No Dozing, Doughnuts at Office of Future describes a Mayo Clinic obesity researcher’s latest creation, a treadmill-desk:
‘I hate going to the gym, which may be partly why I’m so interested in this,’ he said, keeping up a 1 mph pace on his treadmill while checking e-mail and fielding questions from a reporter.That speed is slow enough to avoid breaking a sweat but fast enough to burn an extra 100 calories per hour, or 1,000 a day, given his average 10-hour workdays, Levine said. And it helps the 41-year-old endocrinologist keep his 5-foot-8 1/2-inch frame at 158 pounds.
I thought that working on a recumbent exercise bike, with a projector, might be doable — and without any motion sickness from walking in front of a tiny screen.

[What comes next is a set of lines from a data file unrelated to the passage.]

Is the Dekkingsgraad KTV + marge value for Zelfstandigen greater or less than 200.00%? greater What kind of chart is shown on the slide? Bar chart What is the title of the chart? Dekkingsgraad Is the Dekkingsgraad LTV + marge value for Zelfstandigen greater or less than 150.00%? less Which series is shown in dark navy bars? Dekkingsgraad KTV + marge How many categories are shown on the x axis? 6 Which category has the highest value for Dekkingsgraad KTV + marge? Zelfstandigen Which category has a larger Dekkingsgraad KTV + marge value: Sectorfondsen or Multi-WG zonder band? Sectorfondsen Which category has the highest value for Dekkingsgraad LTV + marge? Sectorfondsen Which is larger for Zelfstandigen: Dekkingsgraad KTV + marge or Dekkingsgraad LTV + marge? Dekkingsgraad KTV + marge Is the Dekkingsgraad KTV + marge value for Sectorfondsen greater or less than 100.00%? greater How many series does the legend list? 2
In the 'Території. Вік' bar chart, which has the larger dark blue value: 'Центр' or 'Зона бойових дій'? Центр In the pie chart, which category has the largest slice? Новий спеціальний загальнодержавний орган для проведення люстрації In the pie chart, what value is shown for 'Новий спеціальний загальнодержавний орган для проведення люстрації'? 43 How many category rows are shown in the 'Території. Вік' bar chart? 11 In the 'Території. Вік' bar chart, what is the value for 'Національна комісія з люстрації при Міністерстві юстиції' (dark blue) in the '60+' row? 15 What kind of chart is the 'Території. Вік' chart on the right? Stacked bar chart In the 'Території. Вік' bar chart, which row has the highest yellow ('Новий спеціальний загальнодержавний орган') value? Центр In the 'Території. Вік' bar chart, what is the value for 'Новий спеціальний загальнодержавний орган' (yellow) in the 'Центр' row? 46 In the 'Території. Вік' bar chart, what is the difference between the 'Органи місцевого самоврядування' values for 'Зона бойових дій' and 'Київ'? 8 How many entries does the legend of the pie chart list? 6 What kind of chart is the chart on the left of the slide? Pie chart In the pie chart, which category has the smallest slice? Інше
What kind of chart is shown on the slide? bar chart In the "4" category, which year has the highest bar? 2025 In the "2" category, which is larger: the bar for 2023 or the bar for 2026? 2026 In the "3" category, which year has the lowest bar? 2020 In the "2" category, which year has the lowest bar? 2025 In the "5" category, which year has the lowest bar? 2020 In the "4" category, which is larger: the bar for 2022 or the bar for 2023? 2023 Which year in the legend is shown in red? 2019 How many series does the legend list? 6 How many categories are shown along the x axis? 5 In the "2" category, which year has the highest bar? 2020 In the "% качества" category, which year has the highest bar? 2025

Anyway, I suspect I used to be much NEATer:
Levine is a leading researcher of NEAT — short for ‘non-exercise activity thermogenesis’ — the calories people burn during everyday activities such as standing, walking or even fidgeting.A recently published study he led showed that thin people are on their feet an average of 152 more minutes a day than couch potatoes. Levine was brainstorming ways to address that 2 1/2-hour NEAT deficit a few months ago when he had the idea for the ‘ultimate office makeover.’
This sounds more practical:
He and his team also put a carpeted track around the perimeter of their new 5,000-square-foot space. They made walls out of magnetic marker boards so they can stand up while developing project ideas.